Due casi, gli ultimi forse per le cronache ma non per quell’anagrafe che non c’è, anche se ogni giorno si arricchisce. Pur limitandosi alle dimensioni italiane, basterà notare che una principessa come Alessandra Borghese ha voltato le spalle agli ambienti esclusivi per testimoniare e scrivere sulla ritrovata fede; l’attrice Claudia Koll, invece, lasciò tutti di sale qualche anno fa quando rinunciò alle luci dei set, e ai vezzi connessi, per dedicarsi a Cristo. D’altra parte, la conversione è una tematica centrale del Nuovo Testamento e gli esempi sono innumerevoli, anzi si sprecano: da Zaccheo – capo dei pubblicani, piccolo e ricco, che era salito secondo il Vangelo di Luca su un sicomoro per vedere Gesù e da questi è fatto scendere per abbracciare subito la nuova fede – allo stesso Paolo che diventa l’anima e il braccio della prima Chiesa. E che dire di Agostino? Dopo aver conosciuto tutto, dai piaceri alla cultura, cambia vita e arriva a scrivere nelle Confessioni , rivolgendosi direttamente a Dio: «Tardi ti ho amato, bellezza tanto antica e tanto nuova, tardi ti ho amato. Ed ecco che tu stavi dentro di me e io ero fuori e là ti cercavo...».
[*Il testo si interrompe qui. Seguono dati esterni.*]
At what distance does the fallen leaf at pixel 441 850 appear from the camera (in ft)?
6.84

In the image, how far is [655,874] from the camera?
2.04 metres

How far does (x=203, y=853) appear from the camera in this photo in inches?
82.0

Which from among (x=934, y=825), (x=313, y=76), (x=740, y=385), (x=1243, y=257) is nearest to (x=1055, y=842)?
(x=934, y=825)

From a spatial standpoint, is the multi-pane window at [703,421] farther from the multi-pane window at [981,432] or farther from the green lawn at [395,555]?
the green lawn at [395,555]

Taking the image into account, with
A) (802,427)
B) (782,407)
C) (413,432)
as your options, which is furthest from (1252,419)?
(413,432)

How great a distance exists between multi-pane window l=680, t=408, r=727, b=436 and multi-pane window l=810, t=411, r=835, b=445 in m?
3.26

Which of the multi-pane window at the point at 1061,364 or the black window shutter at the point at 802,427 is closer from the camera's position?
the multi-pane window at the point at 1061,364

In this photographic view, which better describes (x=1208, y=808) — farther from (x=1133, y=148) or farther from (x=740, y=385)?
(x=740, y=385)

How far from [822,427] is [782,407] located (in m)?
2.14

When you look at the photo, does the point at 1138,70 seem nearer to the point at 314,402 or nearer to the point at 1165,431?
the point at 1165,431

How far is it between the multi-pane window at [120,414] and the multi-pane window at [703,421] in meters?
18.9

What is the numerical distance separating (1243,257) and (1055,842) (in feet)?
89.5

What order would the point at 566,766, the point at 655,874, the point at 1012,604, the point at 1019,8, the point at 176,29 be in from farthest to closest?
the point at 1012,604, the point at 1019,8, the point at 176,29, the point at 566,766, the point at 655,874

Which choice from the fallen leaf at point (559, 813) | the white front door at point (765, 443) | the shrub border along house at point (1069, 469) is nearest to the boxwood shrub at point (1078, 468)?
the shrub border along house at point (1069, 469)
Non è detto che la conversione condizioni le capacità creative, come qualcuno si procura il piacere di sostenere. Alessandro Manzoni – lo ricordava continuamente un critico quale Franco Fortini – vale soprattutto dopo il salto di fede, e un poeta come Clemente Rebora ne è la riprova. Si convertì Vittorio Messori, e ogni giorno lo testimonia; ugualmente fece Giovanni Testori, portando con sé tutta la forza barocca che aveva dentro, arrivando ad affermare che le sue precedenti bestemmie altro non erano che un primo tentativo di preghiera. Paul Claudel, dopo scetticismo e indifferenza, ricorda che il tutto avvenne il giorno di Natale del 1886 a Notre-Dame, a Parigi, «vicino al secondo pilastro dell’ingresso del coro, dal lato destro della sacrestia »; mentre Max Jacob, di origini israelite, il 7 ottobre 1909, nella sua camera di rue Ravignan, è «condotto subitamente alla fede cattolica di Cristo». Gli era apparso «coperto d’una veste di seta gialla con paramenti blu». Il cristianesimo si alimenta di questa sostanza e da Ignazio di Loyola a Francesco d’Assisi, dagli apostoli al pilota di Hiroshima invita la storia ad abbracciare continuamente la fede. Ci sono dei convertiti anche all’ebraismo, ma il percorso è altro: in ogni caso un recente sito, seguito dal rabbino Celso Cukierkorn, guida chi desiderasse informazioni in proposito: www. convertingtojudaism. com . Si è benvenuti, giacché «Ivdu et Adonai b’simcha », «Serviamo Dio con gioia ». Inoltre va detto che non pochi occidentali, soprattutto negli ultimi decenni, hanno scelto il buddismo; così come è innegabile che l’Islam stia espandendosi, e un intellettuale quale René Guénon vi aderì nel 1930, abbandonando la Francia per un credo con «più tradizione». D’altra parte, ci sono stati dei «non convertiti» come Giuseppe Prezzolini, che ebbe addirittura l’invito da papa Paolo VI, ma lasciò cadere l’offerta. Confessò che se fosse diventato credente avrebbe tenuto la cosa per sé o per pochi intimi.
Fëdor Dostoevskij, il sommo russo che anticipò sensibilità e problematiche contemporanee, scrisse che se avesse dovuto scegliere tra la verità e Cristo, avrebbe optato per quest’ultimo. Come dire: la verità senza Cristo non c’è. O, per paradosso, perde senso.